▶ [DIRECTION]
Print all records exactly, leaving nothing out.

▶ [SUPPLIED DATA]
- - - -

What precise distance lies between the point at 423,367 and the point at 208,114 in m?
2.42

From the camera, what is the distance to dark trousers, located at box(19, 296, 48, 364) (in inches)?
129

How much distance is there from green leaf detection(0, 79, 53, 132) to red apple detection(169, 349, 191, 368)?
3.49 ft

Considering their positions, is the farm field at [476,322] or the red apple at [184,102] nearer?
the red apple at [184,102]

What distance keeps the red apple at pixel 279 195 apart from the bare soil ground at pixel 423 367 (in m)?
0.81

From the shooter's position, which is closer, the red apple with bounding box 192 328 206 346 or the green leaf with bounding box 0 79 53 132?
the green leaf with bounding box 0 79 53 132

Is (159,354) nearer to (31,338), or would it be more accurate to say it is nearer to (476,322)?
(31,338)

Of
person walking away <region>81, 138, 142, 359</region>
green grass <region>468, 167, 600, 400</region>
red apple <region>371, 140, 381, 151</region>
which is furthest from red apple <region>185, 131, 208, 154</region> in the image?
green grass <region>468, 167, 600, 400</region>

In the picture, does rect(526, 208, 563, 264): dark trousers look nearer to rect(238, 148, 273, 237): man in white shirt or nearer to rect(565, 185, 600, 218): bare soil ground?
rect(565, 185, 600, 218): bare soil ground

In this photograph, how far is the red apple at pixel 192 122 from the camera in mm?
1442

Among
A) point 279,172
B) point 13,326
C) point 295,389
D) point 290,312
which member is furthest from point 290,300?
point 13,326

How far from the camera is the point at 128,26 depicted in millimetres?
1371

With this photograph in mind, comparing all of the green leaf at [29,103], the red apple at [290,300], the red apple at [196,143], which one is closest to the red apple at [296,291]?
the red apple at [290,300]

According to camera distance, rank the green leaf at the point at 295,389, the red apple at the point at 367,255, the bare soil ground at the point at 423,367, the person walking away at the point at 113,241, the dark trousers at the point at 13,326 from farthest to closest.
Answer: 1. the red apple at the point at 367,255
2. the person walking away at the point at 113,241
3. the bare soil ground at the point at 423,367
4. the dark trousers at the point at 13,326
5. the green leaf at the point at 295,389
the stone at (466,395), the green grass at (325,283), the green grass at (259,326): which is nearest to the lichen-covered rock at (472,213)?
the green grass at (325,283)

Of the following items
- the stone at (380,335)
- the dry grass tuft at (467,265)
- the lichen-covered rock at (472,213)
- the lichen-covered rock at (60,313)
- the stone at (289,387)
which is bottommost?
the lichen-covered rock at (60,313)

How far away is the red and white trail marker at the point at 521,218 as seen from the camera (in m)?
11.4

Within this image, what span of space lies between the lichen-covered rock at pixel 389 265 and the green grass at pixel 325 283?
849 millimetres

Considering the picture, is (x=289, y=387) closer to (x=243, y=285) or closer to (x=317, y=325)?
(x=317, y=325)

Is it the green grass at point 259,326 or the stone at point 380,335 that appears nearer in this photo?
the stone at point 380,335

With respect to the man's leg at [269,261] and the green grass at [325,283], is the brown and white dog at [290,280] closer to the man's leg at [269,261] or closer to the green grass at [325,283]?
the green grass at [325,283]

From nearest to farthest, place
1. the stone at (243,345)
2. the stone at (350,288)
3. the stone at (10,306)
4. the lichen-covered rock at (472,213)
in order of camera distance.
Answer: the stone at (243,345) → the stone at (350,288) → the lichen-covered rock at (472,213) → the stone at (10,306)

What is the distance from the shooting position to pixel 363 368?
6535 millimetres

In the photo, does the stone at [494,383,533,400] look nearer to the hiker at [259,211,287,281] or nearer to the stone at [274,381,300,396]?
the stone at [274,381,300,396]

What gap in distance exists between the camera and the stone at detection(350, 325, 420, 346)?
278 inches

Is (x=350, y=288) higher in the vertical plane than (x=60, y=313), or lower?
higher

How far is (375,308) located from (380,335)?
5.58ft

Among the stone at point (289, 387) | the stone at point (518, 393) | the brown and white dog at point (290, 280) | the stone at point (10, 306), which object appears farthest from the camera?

- - - -

▶ [SOLUTION TO THIS PROBLEM]
What precise distance lies between the point at 423,367 and the point at 208,114 in m?
2.42

From the camera, what is the distance to dark trousers, located at box(19, 296, 48, 364) (in inches)?
129

How much distance is there from green leaf detection(0, 79, 53, 132) to red apple detection(169, 349, 191, 368)?
3.49 ft

Considering their positions, is the farm field at [476,322] or the red apple at [184,102] nearer?
the red apple at [184,102]

What distance keeps the red apple at pixel 279 195 apart from the bare soil ground at pixel 423 367 (in m)?
0.81

From the shooter's position, which is closer, the red apple with bounding box 192 328 206 346 or the green leaf with bounding box 0 79 53 132?
the green leaf with bounding box 0 79 53 132

Is (159,354) nearer to (31,338), or would it be more accurate to say it is nearer to (476,322)?
(31,338)

Of
person walking away <region>81, 138, 142, 359</region>
green grass <region>468, 167, 600, 400</region>
red apple <region>371, 140, 381, 151</region>
which is furthest from red apple <region>185, 131, 208, 154</region> in the image?
green grass <region>468, 167, 600, 400</region>

In the picture, does rect(526, 208, 563, 264): dark trousers look nearer to rect(238, 148, 273, 237): man in white shirt or nearer to rect(565, 185, 600, 218): bare soil ground?
rect(565, 185, 600, 218): bare soil ground

In this photograph, how far is the red apple at pixel 192 122 from the camera in mm?
1442

Among
A) point 279,172
B) point 13,326
C) point 295,389
D) point 290,312
which member is furthest from point 290,300?
point 13,326

How far from the camera is the point at 128,26 depicted in millimetres?
1371

With this photograph in mind, comparing all of the green leaf at [29,103], the red apple at [290,300], the red apple at [196,143], which one is closest to the red apple at [296,291]?
the red apple at [290,300]

According to camera distance, rank the green leaf at the point at 295,389, the red apple at the point at 367,255, the bare soil ground at the point at 423,367, the person walking away at the point at 113,241, the dark trousers at the point at 13,326 from farthest to closest.
Answer: 1. the red apple at the point at 367,255
2. the person walking away at the point at 113,241
3. the bare soil ground at the point at 423,367
4. the dark trousers at the point at 13,326
5. the green leaf at the point at 295,389
the stone at (466,395), the green grass at (325,283), the green grass at (259,326): which is nearest to the lichen-covered rock at (472,213)?
the green grass at (325,283)

Of the following items
- the stone at (380,335)
- the dry grass tuft at (467,265)
- the lichen-covered rock at (472,213)
- the lichen-covered rock at (60,313)
- the stone at (289,387)
which is bottommost?
the lichen-covered rock at (60,313)

How far away is the red and white trail marker at the point at 521,218 as seen from the camera (in m)?
11.4

Within this image, what span of space lies between the lichen-covered rock at pixel 389 265 and the green grass at pixel 325 283?
849 millimetres

Considering the picture, is (x=289, y=387) closer to (x=243, y=285) or closer to (x=317, y=325)?
(x=317, y=325)

Is it the green grass at point 259,326 or the stone at point 380,335 that appears nearer in this photo?
the stone at point 380,335

With respect to the man's leg at [269,261] and the green grass at [325,283], is the brown and white dog at [290,280] closer to the man's leg at [269,261] or closer to the green grass at [325,283]?
the green grass at [325,283]

From nearest to farthest, place
1. the stone at (243,345)
2. the stone at (350,288)
3. the stone at (10,306)
4. the lichen-covered rock at (472,213)
in order of camera distance.
Answer: the stone at (243,345) → the stone at (350,288) → the lichen-covered rock at (472,213) → the stone at (10,306)

What is the distance from the shooting position to pixel 363 368?
6535 millimetres

In the photo, does the stone at [494,383,533,400] look nearer to the hiker at [259,211,287,281] or nearer to the stone at [274,381,300,396]?
the stone at [274,381,300,396]

What gap in distance exists between the camera and the stone at detection(350, 325, 420, 346)?
278 inches

Is (x=350, y=288) higher in the vertical plane than (x=60, y=313), or lower?
higher

How far is (375,308) located from (380,335)?
5.58ft

Among the stone at point (289, 387) | the stone at point (518, 393) | the brown and white dog at point (290, 280) | the stone at point (10, 306), which object appears farthest from the camera?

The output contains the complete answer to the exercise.